It’s been quite some time since I have posted here, and I don’t have any particular reason for staying away. I guess I just needed a break. A lot of changes over the past year have left me in a strange state. I don’t know if it’s depression or exhaustion or just indifference. You know all those big life changes that cause the most stress? Even the good ones…getting married, moving, having a baby…can take a toll. It seems I always experience big life changes in large lump sums. Never one at a time.

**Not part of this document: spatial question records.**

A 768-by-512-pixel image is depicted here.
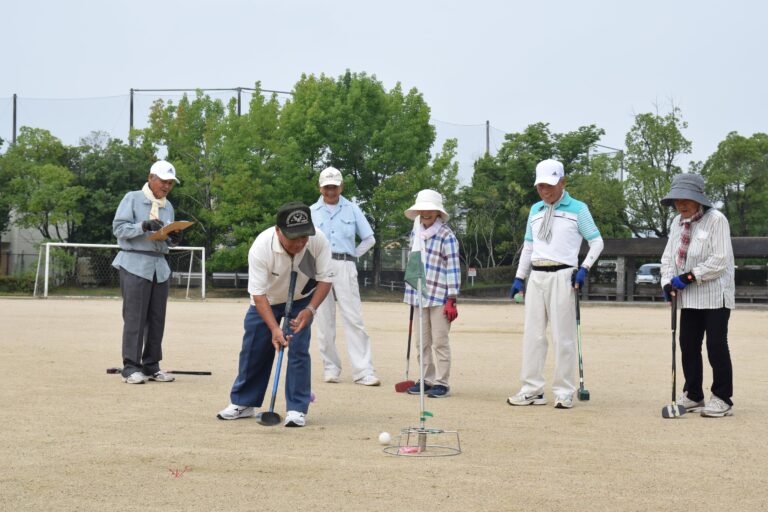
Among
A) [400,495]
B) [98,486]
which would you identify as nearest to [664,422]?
[400,495]

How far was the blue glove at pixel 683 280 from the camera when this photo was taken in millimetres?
7875

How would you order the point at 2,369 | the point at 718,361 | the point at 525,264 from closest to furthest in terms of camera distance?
the point at 718,361, the point at 525,264, the point at 2,369

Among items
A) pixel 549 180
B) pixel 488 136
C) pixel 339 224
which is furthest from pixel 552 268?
pixel 488 136

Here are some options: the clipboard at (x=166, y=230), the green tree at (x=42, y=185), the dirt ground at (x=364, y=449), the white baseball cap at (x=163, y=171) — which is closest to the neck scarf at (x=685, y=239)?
the dirt ground at (x=364, y=449)

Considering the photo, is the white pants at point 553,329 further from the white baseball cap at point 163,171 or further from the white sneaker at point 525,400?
the white baseball cap at point 163,171

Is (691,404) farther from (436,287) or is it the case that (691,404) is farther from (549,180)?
(436,287)

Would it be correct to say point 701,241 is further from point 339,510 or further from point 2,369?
point 2,369

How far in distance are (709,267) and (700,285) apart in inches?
7.6

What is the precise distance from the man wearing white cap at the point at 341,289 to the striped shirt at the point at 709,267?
297cm

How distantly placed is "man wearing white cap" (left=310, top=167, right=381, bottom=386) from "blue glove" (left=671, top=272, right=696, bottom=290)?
9.82 ft

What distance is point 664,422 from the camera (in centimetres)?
756

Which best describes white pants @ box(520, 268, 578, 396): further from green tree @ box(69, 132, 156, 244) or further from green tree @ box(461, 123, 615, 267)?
green tree @ box(461, 123, 615, 267)

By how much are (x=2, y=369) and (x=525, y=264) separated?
5.35 metres

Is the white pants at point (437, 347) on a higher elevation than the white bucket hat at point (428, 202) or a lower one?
lower
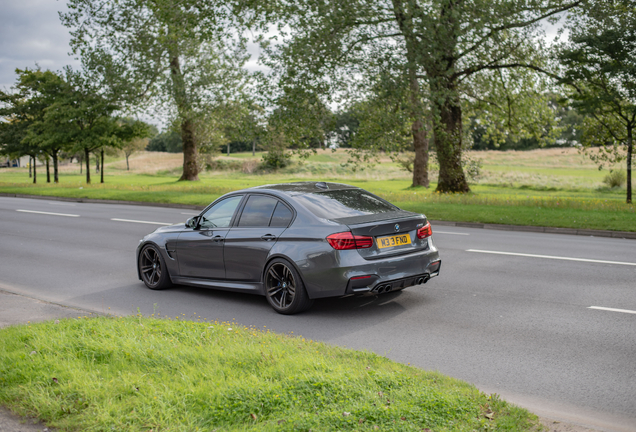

This year, I left my job to become a stay at home mom. It was strange at first, especially after 20 years of working. 20 years. Is that even possible? I still don’t feel like I have figured out how to be at home, but I can at least say that I have gotten used to it and it’s mostly been a great experience. I am very grateful to be able to be home with Evelyn, but at times I wonder what on earth I am doing. I sometimes feel like it was a frivolous, impulsive decision, even though we planned for it. I guess for someone who has worked so hard and been in the workplace for so long, being at home feels almost irresponsible for me. I am by no means saying that stay at home moms are frivolous or irresponsible. Being at home is hard work and taking care of children and raising them to be decent human beings is a complicated and worthy undertaking. It’s just still strange for me. I often joke that I’m going through a mid-life crisis. I probably am.
My miscarriage in October made the latter part of the year a bit of a blur. This kind of loss is weird. It’s not like a break-up, when you have someone at whom you can direct your anger and hurt. It’s nobody’s fault, so you have to just sort of move on and get past it. I don’t know how to grieve this way.
Then, only 6 weeks or so after my miscarriage, I got this…
…and I wasn’t sure how to feel about it. Of course I was happy, but also scared and worried and a bit in disbelief. The holidays came and went, I announced the pregnancy to my family and a handful of friends, but I couldn’t help but think about the fact that if the first baby had stayed, we would have been finding out the gender by then. I totally distracted myself with online shopping during the month before Christmas, buying gifts for Evelyn’s birthday and for Christmas itself. I didn’t allow myself to become too attached to this new little being and I felt like this cloud was hanging over us. I didn’t take pictures or videos, which is completely unheard of for me. For the first time since Evelyn was born, I just didn’t feel excited about much of anything. This is a pretty depressing pregnancy announcement, isn’t it?
I’m still trying to work my way out of that funk and it’s been hard because I have also been physically unwell. I am planning to write soon about my first trimester, but to make a long story short, I have been in physical pain for months (back, sciatic) and have had multiple illnesses over the past few months (shingles, influenza). It’s been a rough year so far, but I am trying to move forward. I will be starting physical therapy sessions next week and I have slowly recovered from the other sickness that has had me down.
I am looking forward to Spring and to many happy occasions that my family will be celebrating this year…graduations, a wedding, our baby. I’m working on my spiritual growth, which is something that I have neglected for far too long. I hope to be posting here more often again and I am finally starting to feel attached to the new little alien in our lives. Evelyn is insisting that it’s a girl and we should be able to find out for sure in a few weeks…and it’s nice to finally see a light at the end of this dark tunnel I have been walking through.